Each cell line was assigned a score based on these measurements that represented its affinity for each nanoparticle. The researchers then analysed those scores along with all of the other biological data available for each cell line using machine learning algorithms.
This investigation yielded thousands of features, or biomarkers, linked to the affinity for various types of nanoparticles. Many of these markers were genes that encoded the cellular machinery required to bind particles, transport them into cells, and process them. Some of these genes were previously identified as being involved in nanoparticle trafficking, but many others were discovered.
"We found some markers that we expected, but we also discovered a lot more that was previously unknown." "We hope that other people will be able to use this dataset to help broaden their understanding of how nanoparticles and cells interact," Straehla says.
The researchers chose one of the biomarkers they discovered, a protein called SLC46A3, for further investigation.
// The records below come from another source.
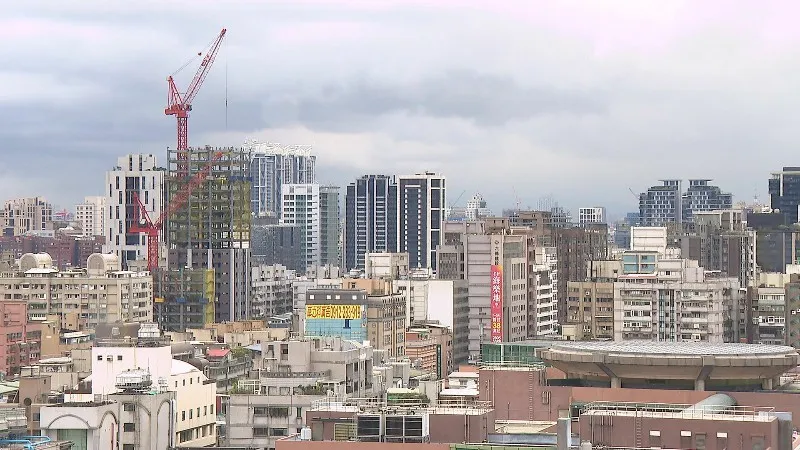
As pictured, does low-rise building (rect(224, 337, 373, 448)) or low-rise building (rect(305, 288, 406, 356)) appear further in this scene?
low-rise building (rect(305, 288, 406, 356))

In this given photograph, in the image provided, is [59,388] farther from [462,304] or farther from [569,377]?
[462,304]

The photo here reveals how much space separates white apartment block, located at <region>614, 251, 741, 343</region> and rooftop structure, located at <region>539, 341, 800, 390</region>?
79200 millimetres

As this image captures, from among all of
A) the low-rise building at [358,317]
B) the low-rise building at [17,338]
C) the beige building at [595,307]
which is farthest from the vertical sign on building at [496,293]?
the low-rise building at [17,338]

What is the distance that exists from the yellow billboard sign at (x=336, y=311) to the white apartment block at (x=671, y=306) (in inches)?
808

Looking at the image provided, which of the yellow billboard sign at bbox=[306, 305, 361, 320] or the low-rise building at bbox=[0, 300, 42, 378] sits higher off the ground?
the yellow billboard sign at bbox=[306, 305, 361, 320]

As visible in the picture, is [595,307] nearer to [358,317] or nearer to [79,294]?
[358,317]

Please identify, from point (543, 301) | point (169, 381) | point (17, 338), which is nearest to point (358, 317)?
point (17, 338)

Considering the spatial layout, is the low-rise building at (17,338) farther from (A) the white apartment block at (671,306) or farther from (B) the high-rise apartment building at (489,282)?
(A) the white apartment block at (671,306)

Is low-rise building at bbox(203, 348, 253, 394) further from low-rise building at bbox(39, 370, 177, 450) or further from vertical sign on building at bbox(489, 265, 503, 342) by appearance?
vertical sign on building at bbox(489, 265, 503, 342)

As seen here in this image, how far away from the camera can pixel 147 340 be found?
92938mm

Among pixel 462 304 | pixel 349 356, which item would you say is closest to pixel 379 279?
pixel 462 304

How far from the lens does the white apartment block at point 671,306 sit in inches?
5846

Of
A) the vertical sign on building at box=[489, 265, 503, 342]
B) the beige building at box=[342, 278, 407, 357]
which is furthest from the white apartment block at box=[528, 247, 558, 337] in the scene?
the beige building at box=[342, 278, 407, 357]

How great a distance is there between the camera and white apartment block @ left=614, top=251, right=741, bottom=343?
14850 cm
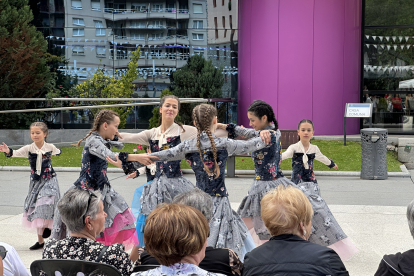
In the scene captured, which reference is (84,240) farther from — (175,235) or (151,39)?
(151,39)

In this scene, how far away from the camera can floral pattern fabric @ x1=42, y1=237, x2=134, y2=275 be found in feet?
9.25

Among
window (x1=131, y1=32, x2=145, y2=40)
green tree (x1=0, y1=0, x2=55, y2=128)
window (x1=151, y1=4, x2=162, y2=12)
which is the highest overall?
window (x1=151, y1=4, x2=162, y2=12)

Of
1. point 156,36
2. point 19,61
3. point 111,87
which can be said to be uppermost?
point 156,36

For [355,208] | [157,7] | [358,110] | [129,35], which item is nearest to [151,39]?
[129,35]

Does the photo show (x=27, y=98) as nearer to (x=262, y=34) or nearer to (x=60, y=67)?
(x=60, y=67)

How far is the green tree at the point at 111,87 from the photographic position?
58.1 feet

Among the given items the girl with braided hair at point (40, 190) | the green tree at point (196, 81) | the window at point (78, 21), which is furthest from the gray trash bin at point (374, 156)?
the window at point (78, 21)

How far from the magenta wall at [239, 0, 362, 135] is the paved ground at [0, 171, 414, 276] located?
600 centimetres

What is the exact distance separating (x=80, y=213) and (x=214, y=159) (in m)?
1.40

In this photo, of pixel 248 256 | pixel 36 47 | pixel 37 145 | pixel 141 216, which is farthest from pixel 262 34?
pixel 248 256

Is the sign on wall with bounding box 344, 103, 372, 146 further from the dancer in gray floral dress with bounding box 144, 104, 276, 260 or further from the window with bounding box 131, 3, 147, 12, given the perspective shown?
the dancer in gray floral dress with bounding box 144, 104, 276, 260

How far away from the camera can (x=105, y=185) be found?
5.01 metres

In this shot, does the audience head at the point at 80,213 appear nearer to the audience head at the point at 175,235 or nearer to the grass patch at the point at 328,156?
the audience head at the point at 175,235

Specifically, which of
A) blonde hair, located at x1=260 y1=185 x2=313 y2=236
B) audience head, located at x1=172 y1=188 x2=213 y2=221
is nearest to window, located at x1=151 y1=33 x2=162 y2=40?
audience head, located at x1=172 y1=188 x2=213 y2=221
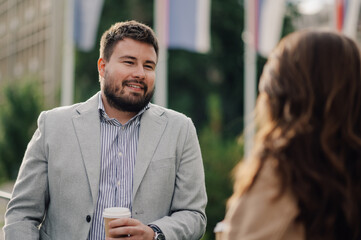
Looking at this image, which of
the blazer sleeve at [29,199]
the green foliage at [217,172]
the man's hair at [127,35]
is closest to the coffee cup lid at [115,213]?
the blazer sleeve at [29,199]

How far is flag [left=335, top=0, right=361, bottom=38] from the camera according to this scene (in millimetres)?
13406

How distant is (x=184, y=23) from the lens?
39.0 ft

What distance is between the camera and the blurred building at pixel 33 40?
107 feet

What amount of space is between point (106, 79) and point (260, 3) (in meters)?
9.79

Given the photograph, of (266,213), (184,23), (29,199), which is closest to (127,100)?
(29,199)

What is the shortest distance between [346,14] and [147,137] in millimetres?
11607

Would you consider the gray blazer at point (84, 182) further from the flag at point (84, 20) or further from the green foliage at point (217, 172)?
the green foliage at point (217, 172)

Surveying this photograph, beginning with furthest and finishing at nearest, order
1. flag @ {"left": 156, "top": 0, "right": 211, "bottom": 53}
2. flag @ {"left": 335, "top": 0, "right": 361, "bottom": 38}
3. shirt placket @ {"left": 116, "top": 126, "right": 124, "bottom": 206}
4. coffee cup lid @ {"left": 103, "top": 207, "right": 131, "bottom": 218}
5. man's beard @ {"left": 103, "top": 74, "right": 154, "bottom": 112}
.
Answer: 1. flag @ {"left": 335, "top": 0, "right": 361, "bottom": 38}
2. flag @ {"left": 156, "top": 0, "right": 211, "bottom": 53}
3. man's beard @ {"left": 103, "top": 74, "right": 154, "bottom": 112}
4. shirt placket @ {"left": 116, "top": 126, "right": 124, "bottom": 206}
5. coffee cup lid @ {"left": 103, "top": 207, "right": 131, "bottom": 218}

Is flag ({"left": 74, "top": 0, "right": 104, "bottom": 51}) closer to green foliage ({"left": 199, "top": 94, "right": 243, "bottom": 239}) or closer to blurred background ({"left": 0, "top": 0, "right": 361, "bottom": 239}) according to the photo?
blurred background ({"left": 0, "top": 0, "right": 361, "bottom": 239})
According to the PRISM screen, high levels of this protein were associated with very low uptake of lipid-based nanoparticles.
When the researchers tested these particles in melanoma in experimental models, they discovered the same correlation. According to the findings, this biomarker could be used to assist doctors in identifying patients whose tumours are more likely to respond to nanoparticle-based therapies.
The researchers are now trying to figure out how SLC46A3 regulates nanoparticle uptake. If they can find new ways to reduce cellular levels of this protein, tumours may be more susceptible to drugs delivered by lipid nanoparticles. The researchers are also investigating some of the other biomarkers they discovered.
This screening method could be applied to many other types of nanoparticles that the researchers did not investigate in this study. "There is no telling what other undiscovered biomarkers are out there that we haven't captured because we haven't screened them," Boehnke says. "I hope it serves as an inspiration for others to begin looking at their nanoparticle systems in a similar way."